- 作業項目
(1) 本文では、日本全国にある神社の数はおよそいくつと言われていますか。
(2) 本文の「住む家があり、美味しいご飯が」から「僕の言葉に黒龍さんは嬉しそうに微笑む。」までを、「黒龍さん」を「白龍さん」に置き換えて書き直してください。

- 本文
+ + + +

1789シャンソン:2019/08/23(金) 16:33:48
>>1787

「だからこそ、日本人は山や海などの自然には神様が宿り、自分たちを守ってくれると信じ祈った。
その気持ちが身の回りのものすべてに感謝するという気持ちを育んでいったのです」
その黒龍さんの言葉を聞いて、僕は腕を組んで宙を見上げる。

 住む家があり、美味しいご飯が食べられ、夜になれば暖かい布団でゆっくり眠ることができる。
当たり前だと思っていることが、実は当たり前じゃない。そして、それは守ってくれているのが僕たちの周りにいる神様なのだ。
「そしてその気持ちを日本人は、形で表してくれました」「形で?」

 僕は、黒龍さんの言葉の意味がわからず問い返した。
「そうです。日本人は『ありがとう』の気持ちを神社という形で表してくれたのです。私たちにとって神社とは人間からの『ありがとう』の印なのです」
「ありがとうの印....か」僕はそう呟くと思いを巡らせる。

 日本には全国で約8万社の神社があると言われる。これはコンビニの数よりも多いのですから驚きだ。
しかも、これはあくまで登録されている数だから、小さな社も含めると倍以上はあるだろう。個人宅の庭の社や神棚まで含めたら、その数はもう数え切れるものではない。
「じゃあ、日本というのは神様への『ありがとう』の気持ちに溢れている国ということですね」

僕の言葉に黒龍さんは嬉しそうに微笑む。
「その通りです。そういう国だからこそ、龍神たちも日本が大好きで集まってきているのです」
「なるほどねー。それなら日本に龍神様がたくさんいるのも納得だわ。じゃあ、神社のお祭りなんかも神様や龍神様も喜んでくれてるのかしら」
ワカが嬉しそうに声を上げ、疑問を投げた。

 ワカは楽しいことが大好きだ。特に神社のお祭りは笛に太鼓、賑やかな神輿で人々には笑顔が溢れている。

+ + + +

- データ抜粋
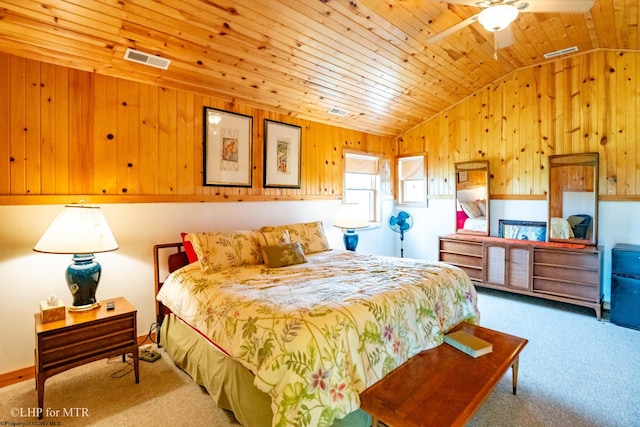 carpeted bedroom with ceiling fan, lofted ceiling, wood walls, and wooden ceiling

+ + + +

- 課題別回答
(1) 約8万社です。

(2)
住む家があり、美味しいご飯が食べられ、夜になれば暖かい布団でゆっくり眠ることができる。
当たり前だと思っていることが、実は当たり前じゃない。そして、それは守ってくれているのが僕たちの周りにいる神様なのだ。
「そしてその気持ちを日本人は、形で表してくれました」「形で?」

 僕は、白龍さんの言葉の意味がわからず問い返した。
「そうです。日本人は『ありがとう』の気持ちを神社という形で表してくれたのです。私たちにとって神社とは人間からの『ありがとう』の印なのです」
「ありがとうの印....か」僕はそう呟くと思いを巡らせる。

 日本には全国で約8万社の神社があると言われる。これはコンビニの数よりも多いのですから驚きだ。
しかも、これはあくまで登録されている数だから、小さな社も含めると倍以上はあるだろう。個人宅の庭の社や神棚まで含めたら、その数はもう数え切れるものではない。
「じゃあ、日本というのは神様への『ありがとう』の気持ちに溢れている国ということですね」

僕の言葉に白龍さんは嬉しそうに微笑む。